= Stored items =
□ □ □ □ □ □ □
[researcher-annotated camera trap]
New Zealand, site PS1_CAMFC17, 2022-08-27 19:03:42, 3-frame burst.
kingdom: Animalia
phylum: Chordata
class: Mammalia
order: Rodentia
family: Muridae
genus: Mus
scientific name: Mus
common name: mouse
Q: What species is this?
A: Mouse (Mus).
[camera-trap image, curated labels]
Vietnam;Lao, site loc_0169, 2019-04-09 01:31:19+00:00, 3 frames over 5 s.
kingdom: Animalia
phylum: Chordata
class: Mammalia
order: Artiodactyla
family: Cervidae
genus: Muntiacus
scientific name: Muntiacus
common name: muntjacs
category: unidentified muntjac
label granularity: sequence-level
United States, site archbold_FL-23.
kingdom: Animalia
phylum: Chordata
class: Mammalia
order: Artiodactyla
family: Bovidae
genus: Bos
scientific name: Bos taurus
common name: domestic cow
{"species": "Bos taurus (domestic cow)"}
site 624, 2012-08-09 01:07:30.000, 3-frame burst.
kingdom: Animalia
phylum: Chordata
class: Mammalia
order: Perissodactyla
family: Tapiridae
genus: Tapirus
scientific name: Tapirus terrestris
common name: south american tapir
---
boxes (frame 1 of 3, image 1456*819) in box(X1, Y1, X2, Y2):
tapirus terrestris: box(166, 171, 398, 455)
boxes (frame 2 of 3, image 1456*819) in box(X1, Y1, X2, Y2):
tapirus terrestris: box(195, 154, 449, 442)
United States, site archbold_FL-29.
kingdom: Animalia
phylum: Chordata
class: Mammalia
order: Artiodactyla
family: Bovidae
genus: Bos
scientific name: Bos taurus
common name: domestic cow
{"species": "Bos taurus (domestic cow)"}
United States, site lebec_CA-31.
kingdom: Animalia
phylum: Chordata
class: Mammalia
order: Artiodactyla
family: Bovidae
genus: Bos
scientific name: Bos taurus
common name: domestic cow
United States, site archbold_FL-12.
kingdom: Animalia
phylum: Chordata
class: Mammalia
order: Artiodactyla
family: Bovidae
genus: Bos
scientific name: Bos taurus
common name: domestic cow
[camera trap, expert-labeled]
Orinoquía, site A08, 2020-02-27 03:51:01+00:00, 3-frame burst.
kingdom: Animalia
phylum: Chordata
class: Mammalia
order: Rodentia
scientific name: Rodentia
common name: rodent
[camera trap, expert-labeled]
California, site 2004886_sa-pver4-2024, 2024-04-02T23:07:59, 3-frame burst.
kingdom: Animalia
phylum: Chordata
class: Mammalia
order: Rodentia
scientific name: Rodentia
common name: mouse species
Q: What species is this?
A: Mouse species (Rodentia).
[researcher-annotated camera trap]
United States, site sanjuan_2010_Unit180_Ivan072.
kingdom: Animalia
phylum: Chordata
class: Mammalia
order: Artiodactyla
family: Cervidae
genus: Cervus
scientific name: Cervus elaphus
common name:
□ □ □ □ □ □ □
= REQUIREMENT =
When copying the data above, please keep exactly the lines from its first line through the line with "common name: muntjacs", both ends included, and drop the rest.

= RESULT OF THIS TASK =
[researcher-annotated camera trap]
New Zealand, site PS1_CAMFC17, 2022-08-27 19:03:42, 3-frame burst.
kingdom: Animalia
phylum: Chordata
class: Mammalia
order: Rodentia
family: Muridae
genus: Mus
scientific name: Mus
common name: mouse
Q: What species is this?
A: Mouse (Mus).
[camera-trap image, curated labels]
Vietnam;Lao, site loc_0169, 2019-04-09 01:31:19+00:00, 3 frames over 5 s.
kingdom: Animalia
phylum: Chordata
class: Mammalia
order: Artiodactyla
family: Cervidae
genus: Muntiacus
scientific name: Muntiacus
common name: muntjacs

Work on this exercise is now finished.